News Story
Vishkin Named Fellow of National Academy of Inventors
Professor Uzi Vishkin (ECE/UMIACS) has been named a Fellow of the National Academy of Inventors (NAI), the organization announced on December 10th, 2024. NAI Fellowship is the highest professional distinction awarded solely to inventors and this year’s class comprises 170 exceptional individuals. The full list of 2024 Fellows can be found here.

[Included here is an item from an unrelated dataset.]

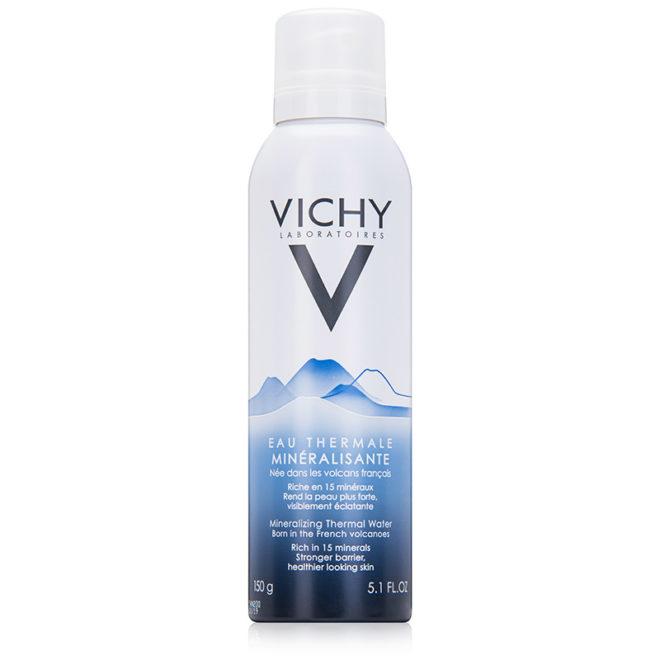 vichy-termalna-150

Professor Vishkin holds appointments with The University of Maryland Department of Electrical and Computer Engineering (ECE) and the University of Maryland Institute for Advanced Computer Studies (UMIACS) and Affiliate Appointments with the Artificial Intelligence Interdisciplinary Institute at Maryland (AIM) and the Department of Computer Science. Prior to joining UMD in 1988, he was a faculty member at Tel Aviv University, where he served as Chair of Computer Science. He earned a B.Sc. and M.Sc in Mathematics from the Hebrew University in Jerusalem, Israel, and a D.Sc. in Computer Science from the Technion-Israel Institute of Technology in Haifa, Israel.

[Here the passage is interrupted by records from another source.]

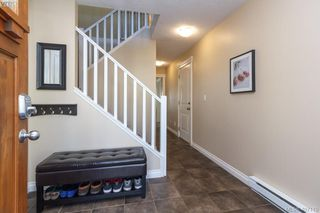 Photo 4: 3587 Vitality Road in VICTORIA: La Happy Valley Single Family Detached for sale (Langford)  : MLS®# 407119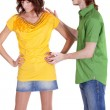 Stock Photo: Conflict between couple
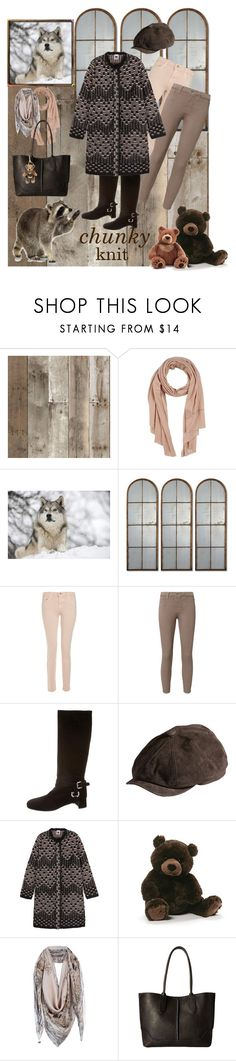 """""""Call of the Wild (and Not So Wild)"""" by kindlefraud ❤ liked on Polyvore featuring Tempaper, Ermanno Scervino, Uttermost, J Brand, L'Agence, Prada, Overland Sheepskin Co., M Missoni, Gund and Frye"""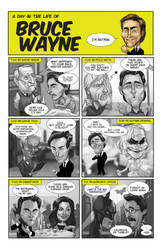 Bruce Wayne by DRPR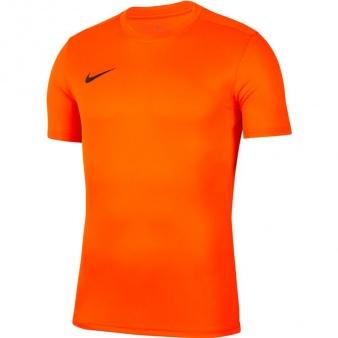 Koszulka piłkarska Nike Park VII Boys BV6741 819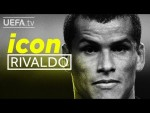 RIVALDO: ICON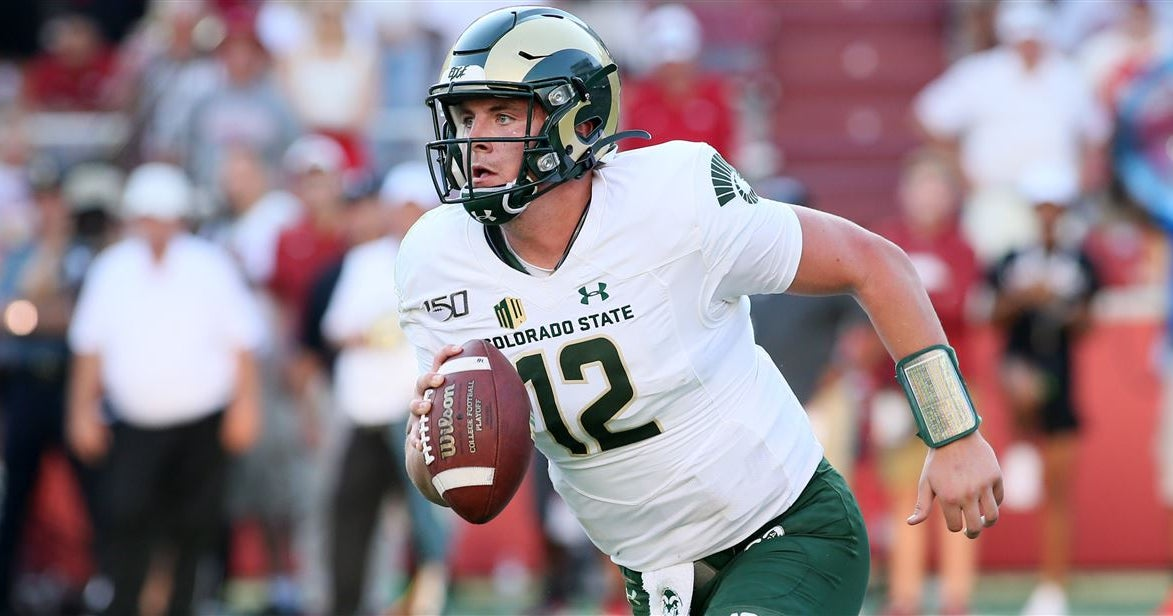 Fresno State Game 7: First Look at the Colorado State Rams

Vishkin’s research in parallel computing and parallel computer architecture is internationally recognized. Along with his research team, he introduced a desktop supercomputer concept in 1997 known as XMT. This concept, known as PRAM-On-Chip, was inspired by the question of how to resolve parallel programming challenges with a unique approach of using the parallel algorithmic theory to guide the design of a computer system, both hardware and software. As early as 2007, his XMT hardware and software prototype computer included 64 parallel processors, allowing for more cost effective programming for software developers due to the simplicity of programming.
Vishkin's 2005 inventions (US patents 7707388, 8145879): Integrating parallel processing accelerators into the CPU (central processing unit, known also as the processor, or the "brain of the computer"), have led computer design to a new era. The best known example is CPUs coupled with iGPUs, manifested in well over a billion devices, such as desktop and laptop computers that have been built since the 2010s.

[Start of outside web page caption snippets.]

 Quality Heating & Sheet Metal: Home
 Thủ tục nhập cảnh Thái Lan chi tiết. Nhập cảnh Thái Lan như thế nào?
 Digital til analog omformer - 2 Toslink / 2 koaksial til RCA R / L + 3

Vishkin is also a Fellow of the Association for Computing Machinery (ACM). He has served on the editorial board of both the ACM Transactions on Algorithms and Parallel Processing Letters and IEEE Transactions on Computers. In 2007, he was recognized by the Maryland Daily Record Innovator of the Year.
“A key mission for science and technology academia is to generate new knowledge toward long-term strategic technical goals. Ideally, such contributions become fountainheads for downstream products that industry later develops and implements for society’s benefit," Vishkin said. "I am deeply honored by my election as fellow of the National Academy of Inventors, as its mission is recognizing such contributions."
The National Academy of Inventors is a member organization comprising U.S. and international universities, and governmental and non-profit research institutes, with over 4,000 individual inventor members and Fellows spanning more than 250 institutions. It was founded in 2010 to recognize and encourage inventors with patents issued by the U.S. Patent and Trademark Office (USPTO), enhance the visibility of academic technology and innovation, encourage the disclosure of intellectual property, educate and mentor innovative students, and translate the inventions of its members to benefit society.
Vishkin will be formally inducted into the NAI in June, 2025 at the 14th NAI Annual Conference to be held in Atlanta, Georgia.